Bruggenbouwers

Mieren zijn de beste bruggenbouwers. Een mierenbrug lijkt een ingewikkelde constructie, maar de basisregels zijn simpel. Als ze achter elkaar aan lopen en de eerste bij een kloof komt, dan stopt hij. De volgende loopt over hem heen en stopt ook bij de kloof, en zo verder, totdat de overkant bereikt is.

Twee regels zijn hierbij belangrijk: Regel 1: Verroer je niet zodra er iemand over je heen loopt. Regel 2: Wanneer het verkeer over je rug afgelopen is, mag je weer bewegen. De laatste mier loopt dan heel snel over zijn voorganger, waardoor het eruit ziet als een touwladder die zichzelf oprolt.

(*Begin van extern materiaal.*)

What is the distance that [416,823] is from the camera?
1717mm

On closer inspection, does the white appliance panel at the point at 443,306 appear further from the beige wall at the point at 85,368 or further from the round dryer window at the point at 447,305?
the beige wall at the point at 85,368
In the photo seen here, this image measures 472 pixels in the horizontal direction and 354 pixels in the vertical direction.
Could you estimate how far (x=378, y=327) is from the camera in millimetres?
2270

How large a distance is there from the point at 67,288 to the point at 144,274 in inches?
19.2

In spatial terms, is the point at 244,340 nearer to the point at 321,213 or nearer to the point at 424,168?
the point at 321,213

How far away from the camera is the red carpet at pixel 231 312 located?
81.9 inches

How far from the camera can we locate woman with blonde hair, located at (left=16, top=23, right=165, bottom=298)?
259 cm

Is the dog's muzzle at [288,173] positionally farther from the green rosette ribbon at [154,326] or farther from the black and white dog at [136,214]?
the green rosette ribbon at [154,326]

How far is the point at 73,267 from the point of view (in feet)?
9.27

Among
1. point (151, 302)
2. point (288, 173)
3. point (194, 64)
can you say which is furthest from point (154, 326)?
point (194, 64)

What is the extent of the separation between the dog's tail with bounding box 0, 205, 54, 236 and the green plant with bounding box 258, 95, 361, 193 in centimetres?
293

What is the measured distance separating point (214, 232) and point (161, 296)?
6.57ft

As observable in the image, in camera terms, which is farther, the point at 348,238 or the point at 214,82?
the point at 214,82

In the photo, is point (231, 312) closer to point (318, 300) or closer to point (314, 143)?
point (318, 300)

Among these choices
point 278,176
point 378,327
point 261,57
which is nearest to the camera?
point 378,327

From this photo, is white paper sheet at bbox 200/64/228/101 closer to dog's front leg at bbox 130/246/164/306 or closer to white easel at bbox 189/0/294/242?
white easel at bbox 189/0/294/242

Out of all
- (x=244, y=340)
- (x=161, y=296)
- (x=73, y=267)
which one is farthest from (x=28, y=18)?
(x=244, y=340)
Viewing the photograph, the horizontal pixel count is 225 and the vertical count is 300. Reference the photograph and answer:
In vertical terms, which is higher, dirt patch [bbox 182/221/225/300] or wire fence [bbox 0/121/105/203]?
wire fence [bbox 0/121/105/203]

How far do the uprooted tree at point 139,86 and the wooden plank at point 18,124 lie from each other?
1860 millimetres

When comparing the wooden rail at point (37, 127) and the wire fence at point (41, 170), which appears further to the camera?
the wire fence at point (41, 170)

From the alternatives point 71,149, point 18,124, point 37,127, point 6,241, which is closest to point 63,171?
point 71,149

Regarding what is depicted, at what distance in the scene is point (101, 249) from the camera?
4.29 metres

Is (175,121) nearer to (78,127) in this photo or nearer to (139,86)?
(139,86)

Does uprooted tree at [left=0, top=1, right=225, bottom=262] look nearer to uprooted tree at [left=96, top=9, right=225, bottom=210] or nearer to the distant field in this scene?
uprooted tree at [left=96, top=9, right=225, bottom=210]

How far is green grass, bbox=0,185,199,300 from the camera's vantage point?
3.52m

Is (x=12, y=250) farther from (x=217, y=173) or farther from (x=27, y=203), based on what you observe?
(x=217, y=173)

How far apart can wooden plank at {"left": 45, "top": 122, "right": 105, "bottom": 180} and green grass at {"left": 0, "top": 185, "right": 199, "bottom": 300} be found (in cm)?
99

Zo kan er binnen enkele seconden een brug ontstaan én weer verdwijnen.

Onderzoekers willen robots zo ver zien te krijgen dat ze net zo goed met elkaar gaan samenwerken. Bijvoorbeeld tijdens verkenningsmissies, reddingsoperaties of om een gat in een dijk te dichten.

Je geurantennes achterna

In een mierenkolonie kunnen ze met z’n tienduizenden tegelijk samenleven. Elke mier weet precies wat hem of haar te doen staat. De communicatie verloopt via hun antennes en via geurstoffen, zogenaamde feromonen. Zo leggen ze geursporen aan naar voedselbronnen. Je herkent het wel, het begint met één mier in de keuken en even later heb je de halve kolonie op het aanrecht. Hoe meer mieren over het spoor lopen, des te meer geursporen worden afgegeven. En is het voedsel op, dan verdampt de geur weer. Er zijn ook negatieve geursporen, waaruit de collega-mieren kunnen aflezen dat ze daar niet naartoe hoeven.

 

Mierensnelweg

Op de mierensnelweg is nooit file. Hoe komt dat? Ze halen niet in. Ze blijven naast elkaar of achter elkaar en ze maken met elkaar een versnelling, als dat nodig is. Wij mensen denken op de weg aan onszelf, in plaats van aan de hele groep die ergens moet komen. Botsen doen mieren wel, maar ze kunnen tegen een stootje.

Uitvindingen

Ingenieurs hebben goed naar het gedrag van mieren gekeken en met dit idee zoekmachines op internet en routeplanners sneller en beter gemaakt. Ook gebruiken onderzoekers van de Universiteit van Dresden de looplijnen van mieren als voorbeeld om fileproblemen aan te pakken. En ze denken na over de auto van de toekomst: zelfrijdende auto’s zonder uitlaatgassen, die met elkaar communiceren zoals mieren dat doen.

 

Mierensterk


Probeer eens vijftig vrienden boven je hoofd te tillen... Dat doet denken aan Pippi Langkous, met haar wonderkrachten. Mieren zijn écht zulke krachtpatsers. Je ziet ze wel eens met iets groots sjouwen, alleen of met z’n allen. Een mier kan met gemak 25 keer zijn eigen gewicht dragen. Sommige soorten zelfs 50 keer. Dat hoeven wij niet te proberen. Maar wij hebben dan ook niet zo’n nek als mieren.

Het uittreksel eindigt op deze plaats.